年賀状とは、その内容よりも、とりあえず、「出した」という事実が大切なものです。
市販の年賀状にPCで、作成した宛名だけであっても、「出さない」という選択よりは、ずっとまし。
年賀状におけるゼロと一との差は、とてつもなく大きいのです。
特に、「こちらからは、出しているのにあちらからは来ない」というのは、「無視か」「私には、返事も書かないってことね」と、人の心を不安にさせるのでした。
印刷された年賀状には、手書きで、書き添えるのが、礼儀、ということになっています。
この時につい書きがちなのは、「たまには、お会いしたいものです」とか「今年こそ、飲みましょう」みたいな一言。

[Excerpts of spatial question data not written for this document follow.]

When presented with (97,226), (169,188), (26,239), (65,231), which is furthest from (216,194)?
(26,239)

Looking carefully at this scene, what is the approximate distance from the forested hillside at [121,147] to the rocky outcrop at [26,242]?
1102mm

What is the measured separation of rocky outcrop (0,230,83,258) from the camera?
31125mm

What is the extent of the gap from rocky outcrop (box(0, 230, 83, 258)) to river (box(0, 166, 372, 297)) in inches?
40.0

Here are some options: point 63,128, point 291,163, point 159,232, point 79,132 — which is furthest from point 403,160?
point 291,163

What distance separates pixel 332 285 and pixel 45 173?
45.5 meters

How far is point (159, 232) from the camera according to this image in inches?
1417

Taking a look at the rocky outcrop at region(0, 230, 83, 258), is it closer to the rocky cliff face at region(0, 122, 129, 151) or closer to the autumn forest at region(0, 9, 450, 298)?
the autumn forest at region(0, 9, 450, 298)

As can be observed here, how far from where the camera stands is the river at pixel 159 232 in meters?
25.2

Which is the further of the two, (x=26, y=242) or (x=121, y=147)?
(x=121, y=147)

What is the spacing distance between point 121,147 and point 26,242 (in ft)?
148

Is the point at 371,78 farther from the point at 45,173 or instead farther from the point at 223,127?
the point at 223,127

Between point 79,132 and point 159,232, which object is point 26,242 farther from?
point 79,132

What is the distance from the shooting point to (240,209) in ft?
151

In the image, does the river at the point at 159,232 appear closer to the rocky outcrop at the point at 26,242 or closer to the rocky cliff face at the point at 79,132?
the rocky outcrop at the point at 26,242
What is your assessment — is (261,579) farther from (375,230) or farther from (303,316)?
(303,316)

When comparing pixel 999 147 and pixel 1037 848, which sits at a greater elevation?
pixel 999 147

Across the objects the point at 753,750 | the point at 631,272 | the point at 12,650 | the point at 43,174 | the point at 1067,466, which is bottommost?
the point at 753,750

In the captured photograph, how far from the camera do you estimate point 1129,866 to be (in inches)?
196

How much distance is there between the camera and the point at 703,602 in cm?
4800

しかし、この手の言葉を年賀状に書いてきた人と、その年に本当に会ったり、飲みに行ったりすることは、ほぼ確実にありません。本当は、会う気が無いのに、書くことが無いので、つい書いてしまったという「たまには」なのです。
「たまには、会いましょう」的な言葉は、本当にその人と3月くらいまでには、会おうと思っている人のみが、書くべきなのです。
不用意な「たまには会いましょう」で、ちょっぴり心を傷つけている人は、意外とたくさんいるに違いありません。
では、余白に何を書けばいいのだという問題ですが、「去年は、箱根に行きました」などの旅行関係、「先日食べたフグは、美味しかった」という食べ物関係などで、小学生の絵日記並に事実そのままを書いてお茶を濁しているのが、現状。
考えてみると年賀状というには、ずいぶん残酷な習慣なのです。
自分の家族関係というものを、年に一度、年賀状によって知り合い皆に公開しなくてはならない。
離婚をしても喪中にならないので、年賀状は、書かなくては、いけません。それは、自分が、普段どれほど人と交わっているのかを計る物差しでもあります。
年賀状書き作業をする時間は、そんなことをすべて自覚するために必要な時間かもしれません。
決して思い通りにならない人生をいうものを、受け入れるための、修行のようなものなのでしょう。